The corpse stood there, headless, quivering.
Tarion slipped behind it. With a push from his boot, he sent it into the mystic hole. The edges flared in flame. There was the sound of rushing wind and the bloody body disappeared.
Loki! Where was he? Tarion scanned the crowd. The hawk-eyed Devil-God skulked behind Augga. Tarion leapt after him. People got out of his way as if Tarion were on fire. Loki tried to turn himself into a hawk but Tarion grabbed the feathered form with his free hand and held the wrist-blade at the bird’s throat. Loki promptly turned back into his mortal form. “Tell me, Loki, what is it that’s going to keep me from killing you this time?”
“Destiny!” smiled Loki with a shrug. “I’m still one of the Gods. You can’t forget that!”
“You can, it seems,” Tarion said, “but as for me, I’m just a short tempered Praetorian cursed by your master! I owe you nothing!”
He dragged Loki to the portal and threw him in.
Chapter 16: The Destructor Takes Wing
Naugrathur watched with a mix of frustration and amusement as Tarion propelled Loki through the portal and face first into the gooey mess that was Koth.
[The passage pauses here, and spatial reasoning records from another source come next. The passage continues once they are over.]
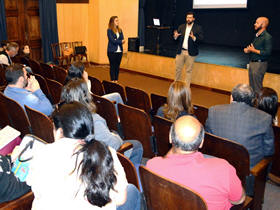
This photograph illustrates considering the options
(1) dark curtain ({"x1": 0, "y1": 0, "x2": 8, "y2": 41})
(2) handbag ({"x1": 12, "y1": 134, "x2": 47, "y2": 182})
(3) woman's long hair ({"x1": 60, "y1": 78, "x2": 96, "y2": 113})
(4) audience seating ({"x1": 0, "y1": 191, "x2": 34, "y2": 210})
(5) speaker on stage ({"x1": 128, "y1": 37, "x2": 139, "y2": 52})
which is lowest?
(4) audience seating ({"x1": 0, "y1": 191, "x2": 34, "y2": 210})

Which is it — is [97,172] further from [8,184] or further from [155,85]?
[155,85]

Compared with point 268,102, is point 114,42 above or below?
above

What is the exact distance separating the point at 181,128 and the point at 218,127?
0.86m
Loki tried to pick himself up from the grotesque corpse, but Naugrathur put the heel of his boot on the Trickster’s head and pushed it back into the jelly.
“You failed me, Loki and verily shall I judge you!” he growled, his voice colder than Navernya’s heart.
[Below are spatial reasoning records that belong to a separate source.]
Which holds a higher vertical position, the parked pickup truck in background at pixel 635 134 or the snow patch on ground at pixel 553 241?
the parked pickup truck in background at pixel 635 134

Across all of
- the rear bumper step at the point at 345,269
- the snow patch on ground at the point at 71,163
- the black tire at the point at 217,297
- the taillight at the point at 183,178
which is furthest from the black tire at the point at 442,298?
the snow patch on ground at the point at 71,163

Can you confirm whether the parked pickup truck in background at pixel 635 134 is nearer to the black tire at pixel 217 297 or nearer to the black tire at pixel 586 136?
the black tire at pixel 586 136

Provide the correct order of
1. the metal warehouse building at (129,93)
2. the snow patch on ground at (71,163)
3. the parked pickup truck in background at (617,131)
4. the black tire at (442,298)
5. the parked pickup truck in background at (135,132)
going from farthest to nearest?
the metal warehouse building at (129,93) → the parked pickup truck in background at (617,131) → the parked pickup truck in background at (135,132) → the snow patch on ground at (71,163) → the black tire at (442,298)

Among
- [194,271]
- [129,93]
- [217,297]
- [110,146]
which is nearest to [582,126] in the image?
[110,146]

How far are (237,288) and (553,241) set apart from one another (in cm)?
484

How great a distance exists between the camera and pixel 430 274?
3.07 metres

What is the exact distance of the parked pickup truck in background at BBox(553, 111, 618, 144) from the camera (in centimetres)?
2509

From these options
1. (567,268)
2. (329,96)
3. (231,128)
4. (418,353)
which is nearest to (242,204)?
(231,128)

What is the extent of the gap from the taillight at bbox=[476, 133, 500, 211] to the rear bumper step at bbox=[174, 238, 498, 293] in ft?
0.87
“Pray understand, Dread Lord, Tarion was stronger than I guessed,” Loki gasped, as the warm innards of his servant oozed into his nose and mouth. He spat out the goo, sputtering, “Balthazar, you are fouler in death than life!” He craned his lanky neck to see the Destructor. “Yet truly, my most gracious and understanding Dread Lord, Tarion is the most potent mortal in the world today. We cannot yet discount the possibility that he is possessed by the Wanderer even as his father was. If the Wanderer is lending Tarion his strength how can I expect to triumph when I am set against a foe so close in immensity to you?”
The Destructor’s mighty head tilted to one side, pleased with the logic of Loki’s excuse, but still of a mind to crush the duke as an example to all. He admitted, “That is a fair explanation for my vanity—if only I had any. Still, there’s a grain of truth in your groveling.” He took his heel from Loki’s head and clasped his hands behind his back, looking down at the Trickster. “Can I trust you, Loki; you were one of the Gods—as you just reminded Tarion.”